Le 3e lien est réclamé par les régions voisines

Le pont Pierre-Laporte enjambe le fleuve Saint-Laurent, reliant la ville de Québec à celle de Lévis.
Photo: Olivier Zuida Le Devoir Le pont Pierre-Laporte enjambe le fleuve Saint-Laurent, reliant la ville de Québec à celle de Lévis.

Le projet d’un 3e lien routier entre Québec et Lévis fait rêver les élus à 100 kilomètres à la ronde et même au-delà. De la Beauce à L’Islet, les maires de toute la région de Chaudière-Appalaches font front commun pour en réclamer un.

« Notre région voit son expansion freinée par la congestion routière », a déclaré Hervé Blais, préfet de la MRC de Bellechasse lors d’un point de presse jeudi à Lévis.

« Les entreprises hésitent à s’installer chez nous parce qu’ils craignent des retards des employés, mais aussi des biens dont ils ont besoin pour produire chez eux pour exporter », a-t-il dit au nom de la Table régionale des élus municipaux de la région.

« Des gens hésitent à s’installer chez nous, car ils craignent les heures passées dans les bouchons et le stress lié à l’incertitude d’arriver à temps au travail ou pour aller chercher leurs enfants à l’école et à la garderie. »

M. Blais a même affirmé que le troisième lien intéressait les élus jusqu’au Bas-Saint-Laurent et en Gaspésie. « Il n’est pas logique que des biens qui viennent de la Côte-Nord et s’en vont au Bas-Saint-Laurent doivent passer des heures dans la congestion routière », a-t-il plaidé.

Cette sortie est survenue à quelques heures d’une rencontre dans le dossier entre le ministre des Transports, Laurent Lessard, le maire de Québec, Régis Labeaume, et le maire de Lévis, Gilles Lehouillier.

Étude et solution

Comme plusieurs maires de Chaudière-Appalaches l’ont souligné jeudi, la ministre responsable de la région, Dominique Vien, est une alliée convaincue du projet depuis la sortie en septembre de l’étude du professeur Bruno Massicotte sur le sujet.

Commandée par le ministère des Transports, l’étude concluait qu’un tel tunnel était « faisable », mais qu’il en coûterait environ 4 milliards à l’État québécois. Depuis, des sondages ont montré que, malgré ces coûts, l’appui de la population au projet était très fort à Québec, et encore plus à Lévis.

Cette semaine, le ministre responsable de la région de la capitale, François Blais, a évoqué une autre solution aux problèmes de circulation en suggérant le prolongement de l’autoroute Félix-Leclerc vers l’ouest. Il n’a pas voulu dire si cela pourrait être relié à un éventuel troisième lien non pas à l’est, mais à l’ouest des ponts.

Or jeudi, les élus de Chaudière-Appalaches ont fait savoir qu’ils tenaient à ce que le nouveau lien fluvial supplémentaire soit situé à l’est.

2 commentaires
  • Pierre Fortin - Abonné 7 octobre 2016 07 h 31

    Un boulevard périphérique en prime


    Le coût pour un tel projet est certes élevé, mais il aurait été plus abordable si on l'avait considéré avant et il ne fera qu'augmenter si on procrastine comme on le fait depuis au moins vingt ans.

    C'est qu'il faut voir que les autres liens entre les deux rives sont, en amont, le pont Laviolette à Trois-Rivières et le traversier de Saint-Siméon, en aval.
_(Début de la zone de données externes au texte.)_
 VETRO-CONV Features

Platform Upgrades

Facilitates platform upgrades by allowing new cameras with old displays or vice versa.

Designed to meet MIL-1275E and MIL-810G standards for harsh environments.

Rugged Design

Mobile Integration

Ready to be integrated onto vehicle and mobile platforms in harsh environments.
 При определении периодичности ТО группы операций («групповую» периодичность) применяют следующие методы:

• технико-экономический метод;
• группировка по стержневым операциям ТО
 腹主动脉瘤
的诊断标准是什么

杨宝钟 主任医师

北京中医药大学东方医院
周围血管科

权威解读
Tout le territoire entre ces deux points, tant sur la rive nord que la rive sud, n'est desservi que par les deux ponts de Québec déjà plus qu'insuffisants et congestionnés chaque jour pendants de longues heures.

    D'autre part, la création d'un troisième lien à l'est complèterait le réseau routier de la Capitale pour créer, avec les autoroutes 20 et 40, un boulevard périphérique comme en possèdent les grandes villes. Les transports entre les deux rives seraient ainsi allégés et grandement facilités.
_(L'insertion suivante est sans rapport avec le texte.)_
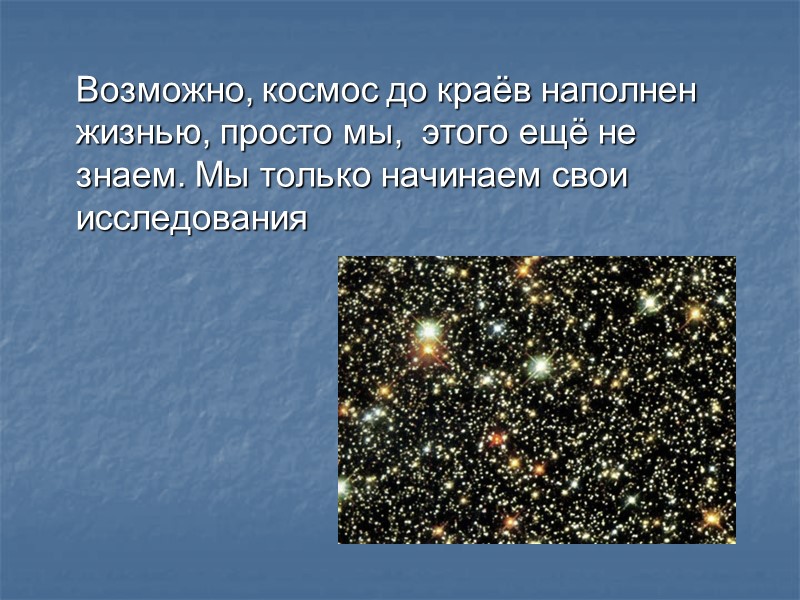 Возможно, космос до краёв наполнен жизнью, просто мы,  этого ещё не знаем. Мы только начинаем свои исследования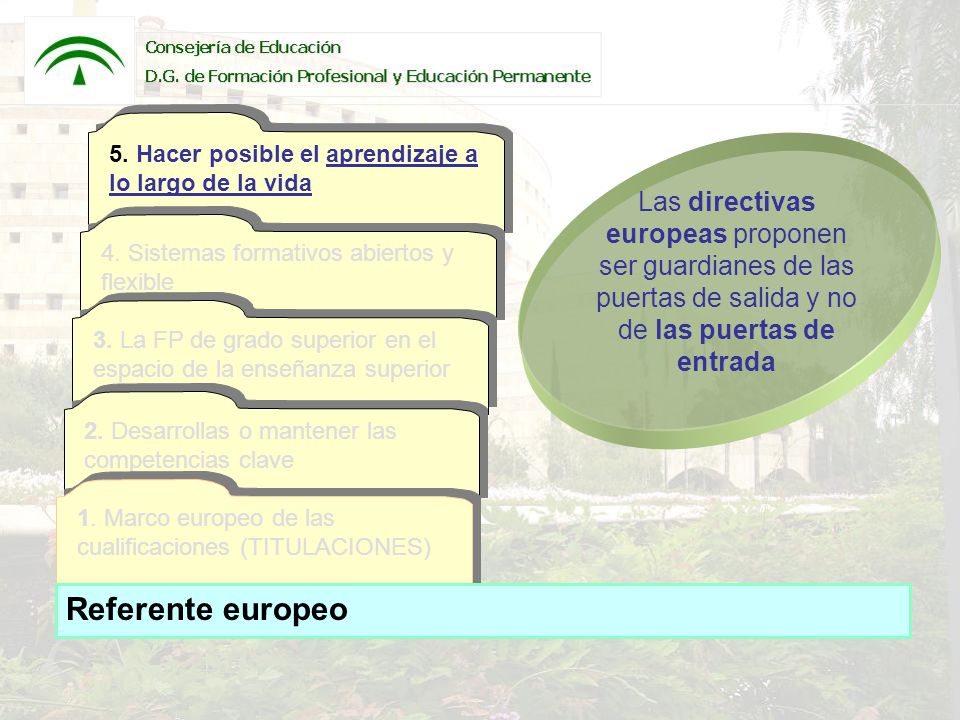 Consejería de Educación
D.G. de Formación Profesional y Educación Permanente

5. Hacer posible el aprendizaje a lo largo de la vida

4. Sistemas formativos abiertos y flexible

3. La FP de grado superior en el espacio de la enseñanza superior

2. Desarrollas o mantener las competencias clave

1. Marco europeo de las cualificaciones (TITULACIONES)

Las directivas europeas proponen ser guardianes de las puertas de salida y no de las puertas de entrada

Referente europeo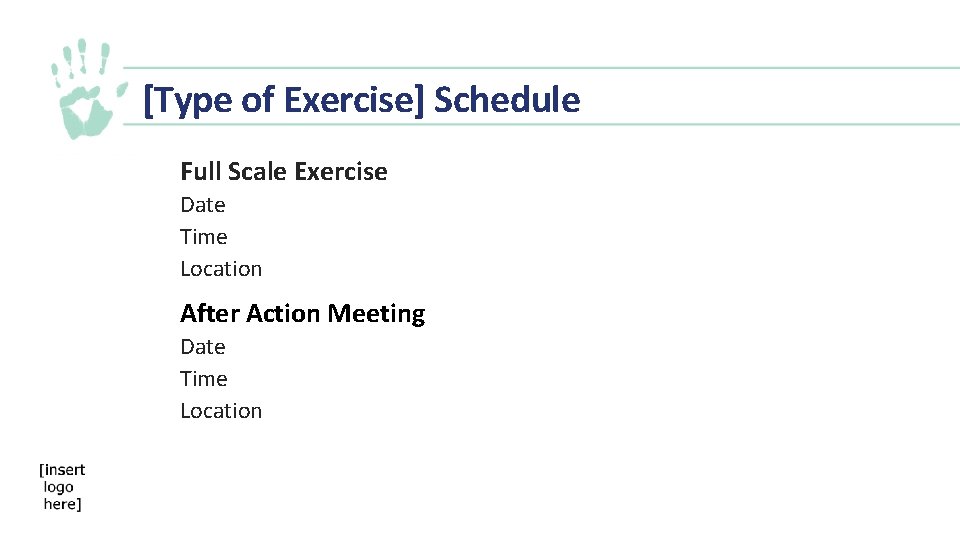 [Type of Exercise] Schedule

Full Scale Exercise

Date

Time

Location

After Action Meeting

Date

Time

Location

[insert
logo
here]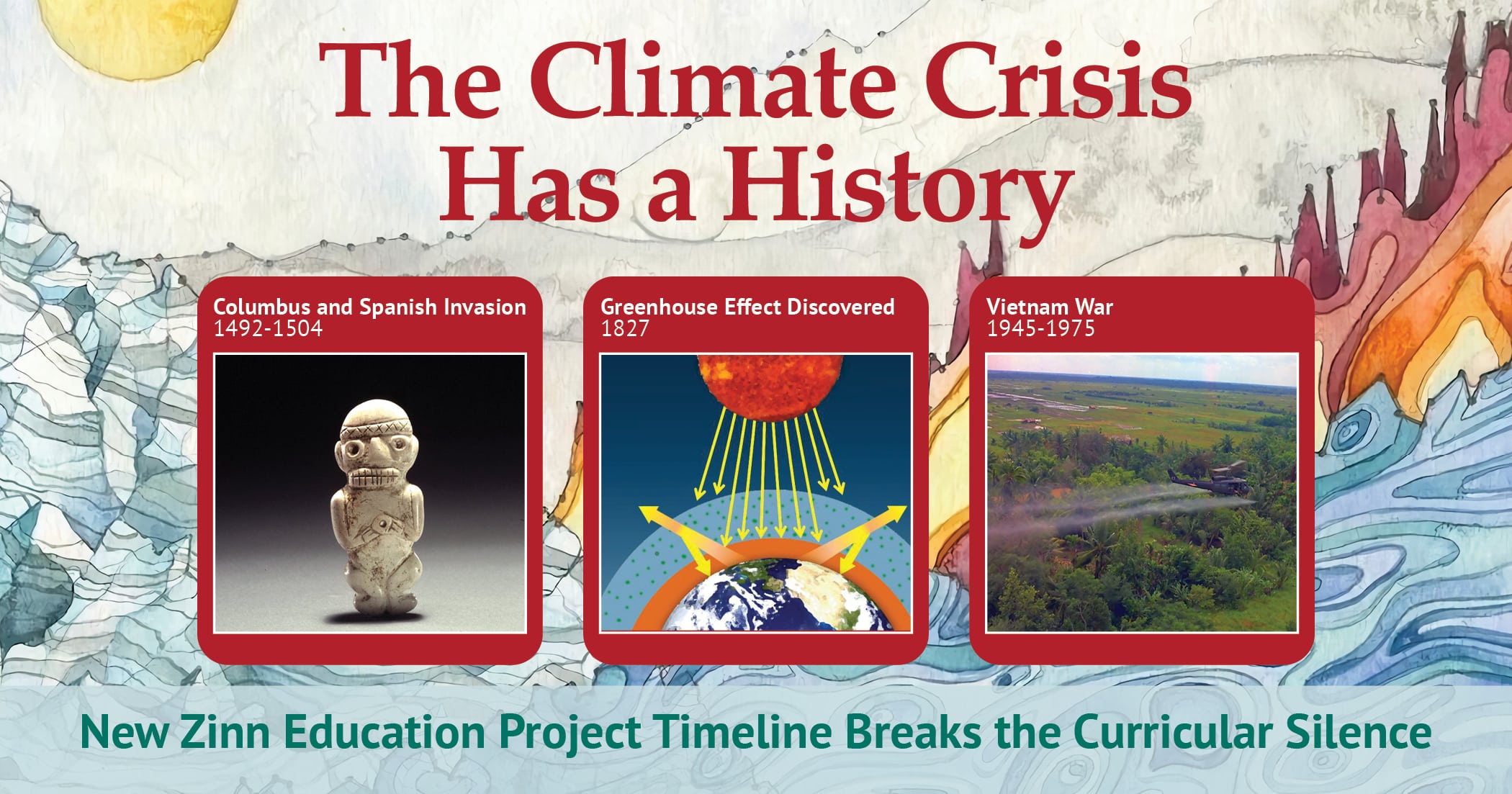 The Climate Crisis Has a History

Columbus and Spanish Invasion
1492-1504

Greenhouse Effect Discovered
1827

Vietnam War
1945-1975

New Zinn Education Project Timeline Breaks the Curricular Silence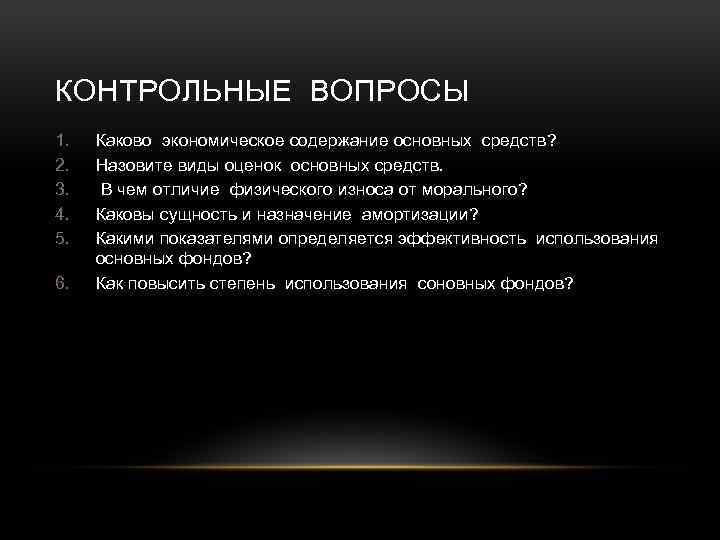 КОНТРОЛЬНЫЕ ВОПРОСЫ

1. Каково экономическое содержание основных средств?
2. Назовите виды оценок основных средств.
3. В чем отличие физического износа от морального?
4. Каковы сущность и назначение амортизации?
5. Какими показателями определяется эффективность использования основных фондов?
6. Как повысить степень использования соновных фондов?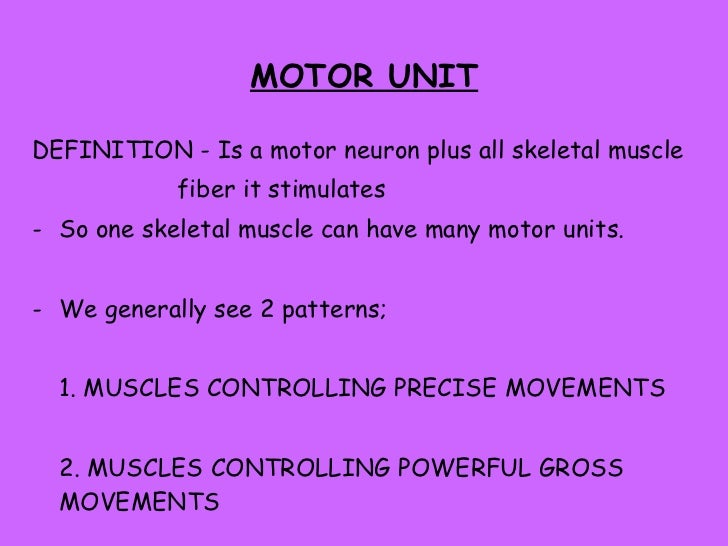 MOTOR UNIT

DEFINITION - Is a motor neuron plus all skeletal muscle fiber it stimulates

- So one skeletal muscle can have many motor units.

- We generally see 2 patterns;

1. MUSCLES CONTROLLING PRECISE MOVEMENTS

2. MUSCLES CONTROLLING POWERFUL GROSS MOVEMENTS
    Le maire Labeaume, qui se convertit lentement à l'idée de ce troisième lien, devrait penser en termes de développement régional plutôt que de considérer la circulation routière de la seule ville de Québec.

  • hugo Tremblay - Inscrit 7 octobre 2016 08 h 03

    Invitation

    Ils ne se doutent même pas de ce qu'est la congestion routière. Pour comprendre, un stage dans la région de Montréal d'une semaine aiderait beaucoup. Même pas besoin d'être sur la métropolitaine.
    À Laval, hors heure de pointe, la congestion est 10 fois pire que dans la région de Québec sur les autoroutes 440, 13 et 15, et rien n'est planifié pour y remédier.
    Et "malgré les coûts, l’appui de la population au projet était très fort". Ça se comprend, ils vont le faire payer par les autres régions, y compris par celle de Montréal dont les automobilistes savent, eux, ce qu'est une vrai congestion!